I didn’t choose the gardener’s life. The gardener’s life chose me. My mother has always been an avid gardener and I suppose that is what spurred my interest. When I was a kid she would spend all day digging in the dirt, and come inside the house at the end of the long day, fingers stained by the dirt, with a look of utter exhaustion juxtaposed with pure contentment. I never really got it then, but as I get older, I feel the flowers calling to me. I’m happy to have inherited that feeling from her, and from her mother before her. It makes me feel as if I’m carrying on a tradition.
There is nothing like the feeling when the winter blanket gives way to the long-awaited spring thaw and exposes the burgeoning beauty that has been sleeping all winter. Soon those tiny buds transform into the deep green canopy that I seem to forget every winter, and remember every spring. It hits me just like the child who sees something for the first time – a joyous sense of wonderment – every single time.
I’m an engineer by day, and that job is very logical, very regimented. I suppose gardening is an outlet. In both jobs, I get to create, but there’s something about gardening that allows me to be both creative and messy at the same time. And I do love making a mess; ask my wife.
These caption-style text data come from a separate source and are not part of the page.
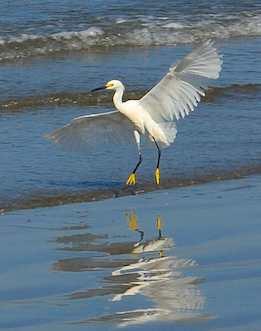 snowy egret landing in nuevo vallarta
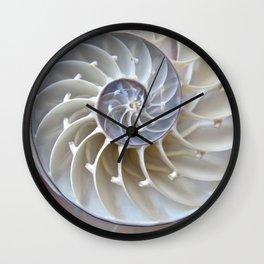 Nautilus Shell Wall Clock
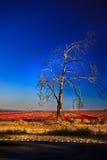 φυσώντας δέντρο Στοκ Εικόνες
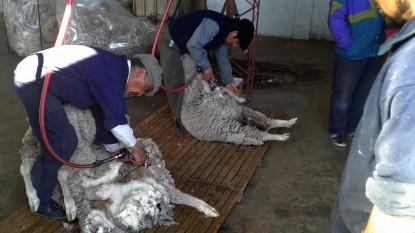 ovejas esquila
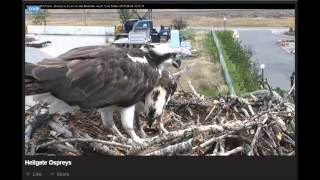 BRING ME THE FISH, STAN! AUG 8, 2015 ~ HELLGATE CANYON OSPREYS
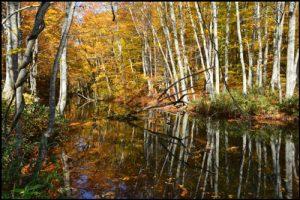 蔦沼の紅葉アイキャッチ画像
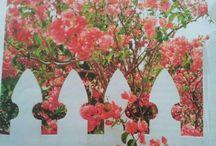 Flowers: garden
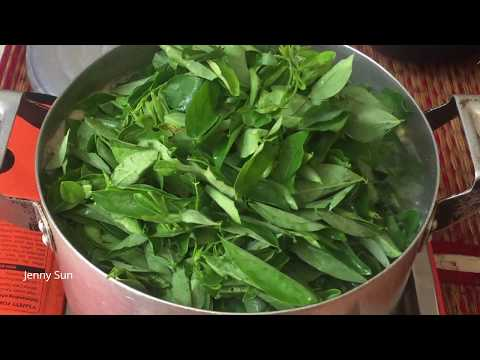 Cambodian Family Food - Video Cooking Compilation At Home - Asian Family Food
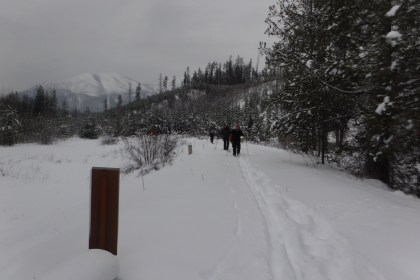 Skiing the inside north fork road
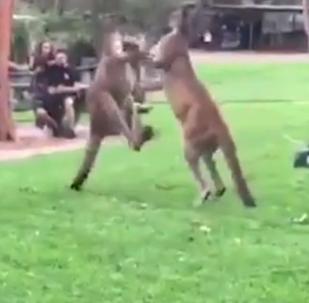Duelo de cangurus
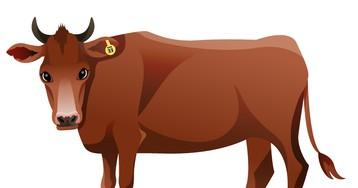 Анекдот про новый способ как убить быка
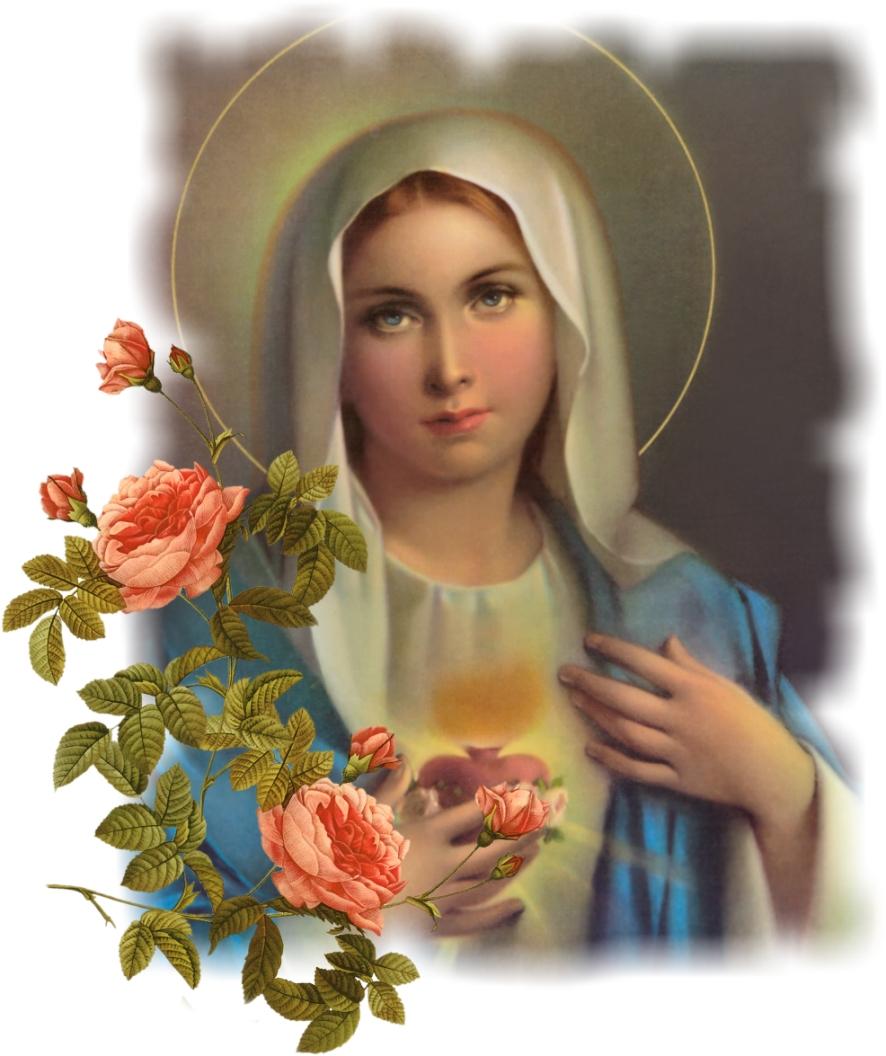 Album thánh ca Dâng Mẹ cả trời hoa.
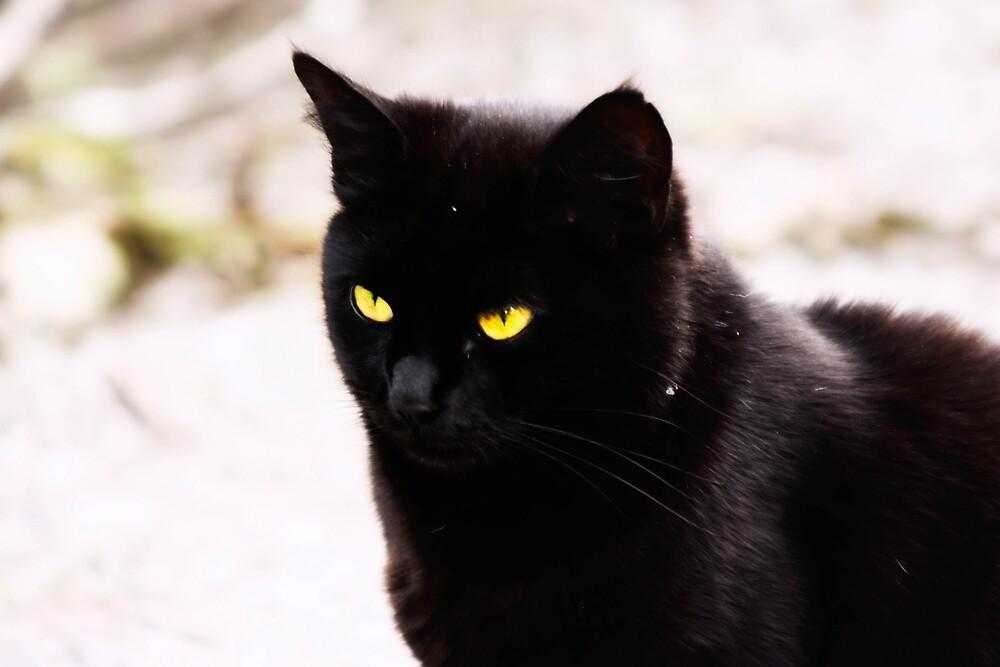 Female black cat by franceslewis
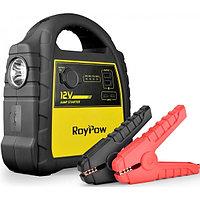 Пуско зарядное устройство RoyPow, фото 1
Engineering demands perfection, while gardening is forgiving.
Plants existed way before us and will continue to exist until way after we’re gone. Plants don’t need our help; they know what to do. More often than not our interference is to their detriment. They come back in the spring, and die in the fall; and, in that way, they’re as constant as the stars. Gardening is a reminder to me how small we are and how insignificant our problems are in the grand scheme. It is humbling. We only rent these bodies for a short time. You’ve got to stop and smell the roses.